● **Sua tarefa**
Edite os dados desde o início até a linha que contém "A: glowing lava", inclusive, substituindo "camera" por "observer" sem alterar mais nada. Apresente somente esse trecho, sem as imagens.

[Dados de relações espaciais]
---

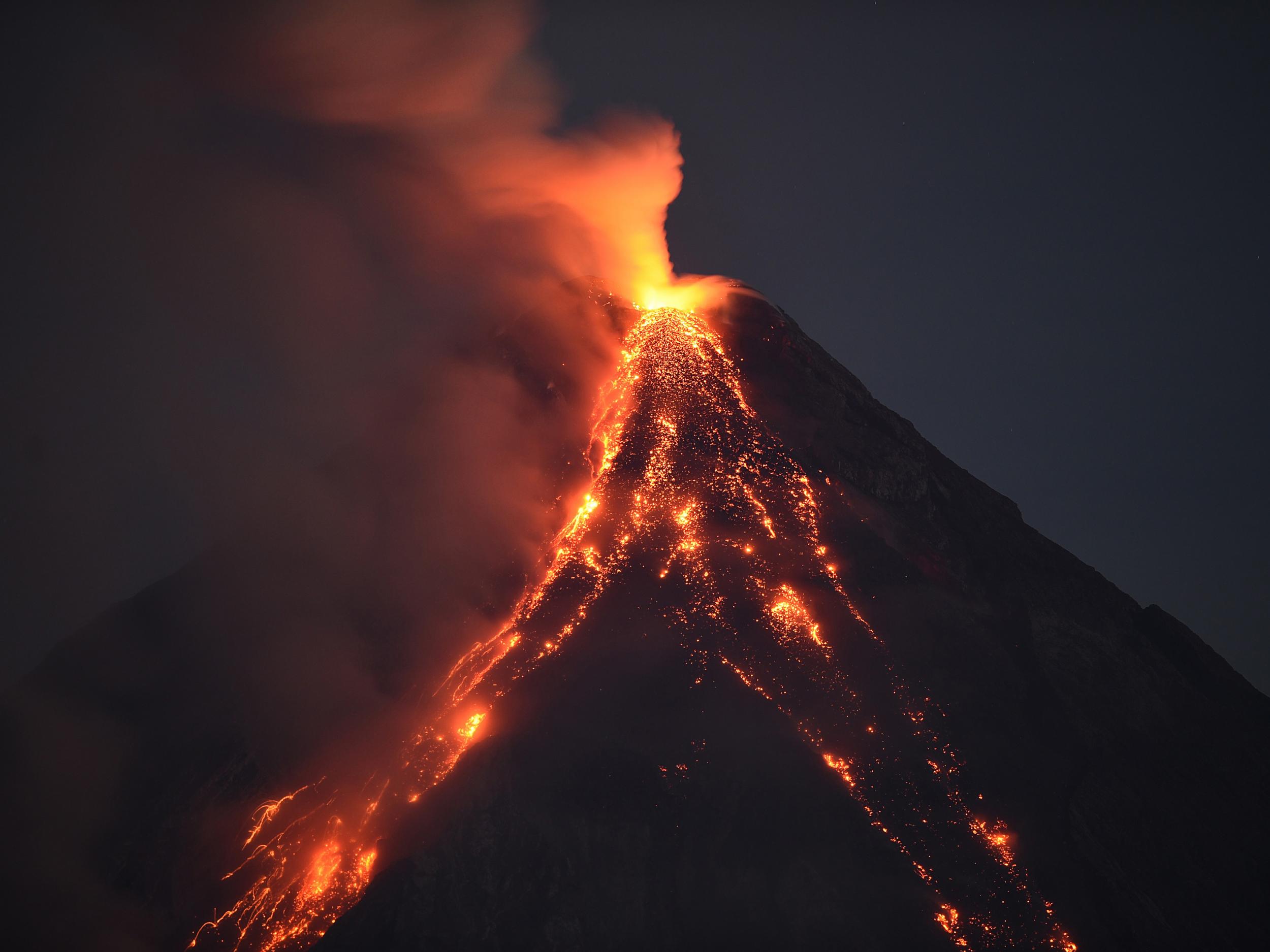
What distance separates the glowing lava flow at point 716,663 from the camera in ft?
67.7

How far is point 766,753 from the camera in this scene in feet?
72.9

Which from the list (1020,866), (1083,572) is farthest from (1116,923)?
(1083,572)

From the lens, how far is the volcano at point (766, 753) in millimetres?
19719

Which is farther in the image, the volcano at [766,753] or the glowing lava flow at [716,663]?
the glowing lava flow at [716,663]

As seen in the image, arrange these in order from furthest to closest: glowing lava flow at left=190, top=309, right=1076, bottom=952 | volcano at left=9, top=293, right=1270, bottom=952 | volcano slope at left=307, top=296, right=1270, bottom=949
A: glowing lava flow at left=190, top=309, right=1076, bottom=952 < volcano at left=9, top=293, right=1270, bottom=952 < volcano slope at left=307, top=296, right=1270, bottom=949

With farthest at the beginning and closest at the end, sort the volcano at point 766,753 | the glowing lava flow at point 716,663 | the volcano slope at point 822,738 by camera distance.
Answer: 1. the glowing lava flow at point 716,663
2. the volcano at point 766,753
3. the volcano slope at point 822,738

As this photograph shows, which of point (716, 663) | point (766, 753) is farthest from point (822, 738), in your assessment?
point (716, 663)

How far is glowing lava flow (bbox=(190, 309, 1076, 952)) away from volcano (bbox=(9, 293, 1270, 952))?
92mm

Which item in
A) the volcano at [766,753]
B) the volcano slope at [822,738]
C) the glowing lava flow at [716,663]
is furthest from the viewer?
the glowing lava flow at [716,663]

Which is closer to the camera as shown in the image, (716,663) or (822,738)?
(822,738)

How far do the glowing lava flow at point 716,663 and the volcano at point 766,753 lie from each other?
92mm

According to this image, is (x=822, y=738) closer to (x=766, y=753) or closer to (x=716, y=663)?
(x=766, y=753)

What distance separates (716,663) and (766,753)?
3.09 metres

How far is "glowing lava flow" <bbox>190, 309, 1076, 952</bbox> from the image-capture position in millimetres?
20625
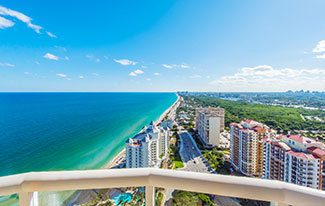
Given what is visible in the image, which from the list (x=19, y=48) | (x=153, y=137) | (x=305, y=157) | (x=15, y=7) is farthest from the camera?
(x=19, y=48)

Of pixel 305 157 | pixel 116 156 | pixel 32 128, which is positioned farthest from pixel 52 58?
pixel 305 157

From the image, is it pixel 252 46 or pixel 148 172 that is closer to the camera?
pixel 148 172

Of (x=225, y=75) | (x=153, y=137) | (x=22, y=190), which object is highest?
(x=225, y=75)

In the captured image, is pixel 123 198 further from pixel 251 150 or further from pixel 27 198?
pixel 251 150

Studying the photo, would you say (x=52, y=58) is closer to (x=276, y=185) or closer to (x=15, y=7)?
(x=15, y=7)

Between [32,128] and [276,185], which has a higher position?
[276,185]

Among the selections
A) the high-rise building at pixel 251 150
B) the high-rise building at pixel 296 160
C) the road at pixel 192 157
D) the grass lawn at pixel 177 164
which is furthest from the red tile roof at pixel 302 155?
the grass lawn at pixel 177 164

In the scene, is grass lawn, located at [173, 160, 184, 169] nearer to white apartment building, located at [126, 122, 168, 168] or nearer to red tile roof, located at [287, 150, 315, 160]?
white apartment building, located at [126, 122, 168, 168]

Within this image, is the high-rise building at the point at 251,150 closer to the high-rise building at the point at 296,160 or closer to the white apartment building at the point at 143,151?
the high-rise building at the point at 296,160
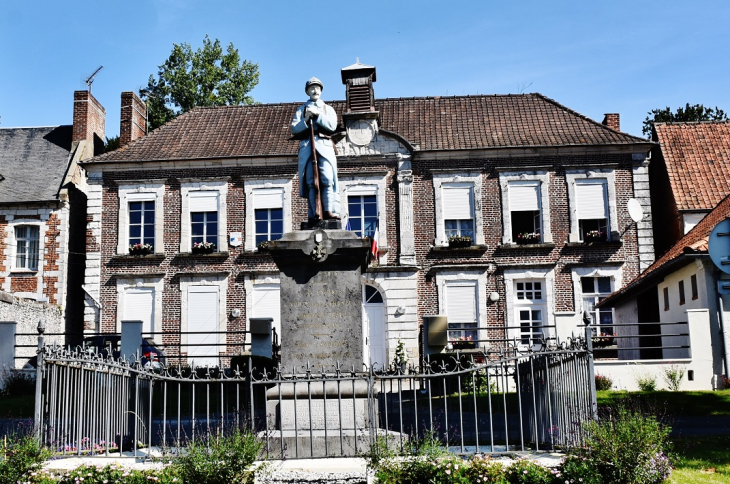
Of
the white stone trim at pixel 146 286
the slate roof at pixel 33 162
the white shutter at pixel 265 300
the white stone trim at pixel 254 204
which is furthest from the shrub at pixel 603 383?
the slate roof at pixel 33 162

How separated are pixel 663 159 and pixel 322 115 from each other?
19.4 metres

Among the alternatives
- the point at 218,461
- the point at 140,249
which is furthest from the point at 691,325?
the point at 140,249

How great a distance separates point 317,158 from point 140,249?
17.0 meters

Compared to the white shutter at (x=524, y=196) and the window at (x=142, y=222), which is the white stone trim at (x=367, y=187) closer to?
the white shutter at (x=524, y=196)

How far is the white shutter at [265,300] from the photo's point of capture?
1066 inches

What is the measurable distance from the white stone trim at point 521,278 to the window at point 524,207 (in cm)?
121

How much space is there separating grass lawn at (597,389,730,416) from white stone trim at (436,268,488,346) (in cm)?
980

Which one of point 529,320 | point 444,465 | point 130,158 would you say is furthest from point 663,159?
point 444,465

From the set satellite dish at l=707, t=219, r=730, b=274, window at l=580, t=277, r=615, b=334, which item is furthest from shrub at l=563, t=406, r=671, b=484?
window at l=580, t=277, r=615, b=334

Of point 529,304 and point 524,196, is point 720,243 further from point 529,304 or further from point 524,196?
point 524,196

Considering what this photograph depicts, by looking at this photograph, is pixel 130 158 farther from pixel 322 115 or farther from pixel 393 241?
pixel 322 115

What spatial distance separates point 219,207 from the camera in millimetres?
27859

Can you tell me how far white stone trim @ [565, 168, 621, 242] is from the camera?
27016mm

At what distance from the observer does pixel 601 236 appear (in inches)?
1063
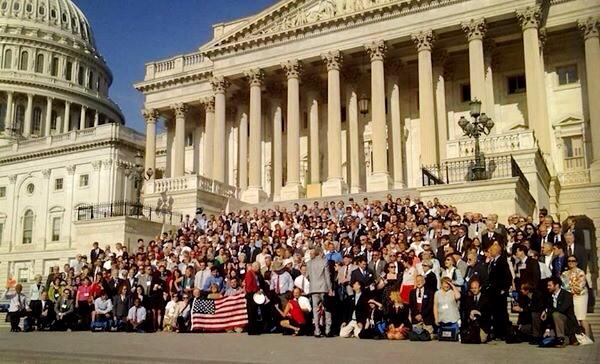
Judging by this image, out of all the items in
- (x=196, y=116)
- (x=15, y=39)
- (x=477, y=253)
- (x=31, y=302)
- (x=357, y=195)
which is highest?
(x=15, y=39)

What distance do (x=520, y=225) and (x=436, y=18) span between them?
839 inches

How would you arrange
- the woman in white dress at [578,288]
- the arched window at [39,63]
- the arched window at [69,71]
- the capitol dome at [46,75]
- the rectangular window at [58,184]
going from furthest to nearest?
the arched window at [69,71]
the arched window at [39,63]
the capitol dome at [46,75]
the rectangular window at [58,184]
the woman in white dress at [578,288]

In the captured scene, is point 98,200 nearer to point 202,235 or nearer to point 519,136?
point 202,235

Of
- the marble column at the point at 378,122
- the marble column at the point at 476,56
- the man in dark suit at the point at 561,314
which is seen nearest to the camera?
the man in dark suit at the point at 561,314

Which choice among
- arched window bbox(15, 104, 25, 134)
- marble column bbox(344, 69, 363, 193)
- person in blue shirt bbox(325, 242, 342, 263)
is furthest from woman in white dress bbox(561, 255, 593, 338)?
arched window bbox(15, 104, 25, 134)

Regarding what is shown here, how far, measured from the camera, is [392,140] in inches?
1484

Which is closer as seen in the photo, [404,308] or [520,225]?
[404,308]

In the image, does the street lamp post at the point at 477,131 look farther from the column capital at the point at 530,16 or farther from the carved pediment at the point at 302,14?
the carved pediment at the point at 302,14

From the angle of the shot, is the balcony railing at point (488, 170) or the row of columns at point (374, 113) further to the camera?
the row of columns at point (374, 113)

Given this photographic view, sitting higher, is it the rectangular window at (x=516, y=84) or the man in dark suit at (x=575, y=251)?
the rectangular window at (x=516, y=84)

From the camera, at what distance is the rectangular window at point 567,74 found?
117 feet

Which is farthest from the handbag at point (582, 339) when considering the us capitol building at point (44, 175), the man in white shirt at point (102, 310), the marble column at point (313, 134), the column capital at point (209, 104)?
the us capitol building at point (44, 175)

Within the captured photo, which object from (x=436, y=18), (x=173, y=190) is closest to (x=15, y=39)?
(x=173, y=190)

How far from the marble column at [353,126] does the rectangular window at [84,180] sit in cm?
3385
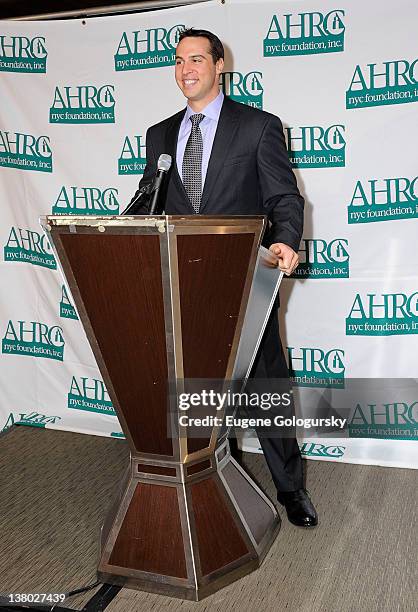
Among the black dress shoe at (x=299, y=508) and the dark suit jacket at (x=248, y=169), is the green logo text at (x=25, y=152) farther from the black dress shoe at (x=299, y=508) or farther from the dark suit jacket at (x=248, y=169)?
the black dress shoe at (x=299, y=508)

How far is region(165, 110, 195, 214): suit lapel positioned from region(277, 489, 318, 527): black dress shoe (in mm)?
1081

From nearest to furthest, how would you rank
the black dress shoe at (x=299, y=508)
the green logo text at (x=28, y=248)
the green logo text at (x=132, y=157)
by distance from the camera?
the black dress shoe at (x=299, y=508) < the green logo text at (x=132, y=157) < the green logo text at (x=28, y=248)

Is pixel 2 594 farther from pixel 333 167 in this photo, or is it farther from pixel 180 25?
pixel 180 25

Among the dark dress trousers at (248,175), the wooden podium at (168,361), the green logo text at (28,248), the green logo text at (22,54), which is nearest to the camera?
the wooden podium at (168,361)

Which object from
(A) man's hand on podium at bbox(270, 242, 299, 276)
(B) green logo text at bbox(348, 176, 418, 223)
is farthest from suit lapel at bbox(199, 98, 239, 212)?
(B) green logo text at bbox(348, 176, 418, 223)

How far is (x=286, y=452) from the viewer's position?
101 inches

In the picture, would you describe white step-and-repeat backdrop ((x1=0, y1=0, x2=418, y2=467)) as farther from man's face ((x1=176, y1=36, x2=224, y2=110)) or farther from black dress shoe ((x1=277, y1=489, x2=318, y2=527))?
man's face ((x1=176, y1=36, x2=224, y2=110))

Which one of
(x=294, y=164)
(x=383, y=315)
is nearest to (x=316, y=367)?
(x=383, y=315)

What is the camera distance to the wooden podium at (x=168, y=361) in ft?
5.98

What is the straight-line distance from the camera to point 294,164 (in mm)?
3227

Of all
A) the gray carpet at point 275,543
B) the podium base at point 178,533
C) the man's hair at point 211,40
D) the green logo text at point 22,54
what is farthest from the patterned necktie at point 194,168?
the green logo text at point 22,54

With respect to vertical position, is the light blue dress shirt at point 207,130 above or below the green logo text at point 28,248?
above

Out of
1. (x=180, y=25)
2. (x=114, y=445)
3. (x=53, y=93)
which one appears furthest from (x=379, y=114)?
(x=114, y=445)

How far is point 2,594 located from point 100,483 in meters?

---

● **Resposta abaixo**
What distance separates the glowing lava flow at point 716,663 from the observer in ft?
67.7

How far is point 766,753 from the observer in this scene in feet?
72.9

Which from the list (1020,866), (1083,572) is farthest from (1116,923)?
(1083,572)

From the lens, how far is the volcano at point (766, 753) in millimetres?
19719

Which is farther in the image, the volcano at [766,753] or the glowing lava flow at [716,663]?
the glowing lava flow at [716,663]

As seen in the image, arrange these in order from furthest to closest: glowing lava flow at left=190, top=309, right=1076, bottom=952 | volcano at left=9, top=293, right=1270, bottom=952 | volcano slope at left=307, top=296, right=1270, bottom=949
A: glowing lava flow at left=190, top=309, right=1076, bottom=952 < volcano at left=9, top=293, right=1270, bottom=952 < volcano slope at left=307, top=296, right=1270, bottom=949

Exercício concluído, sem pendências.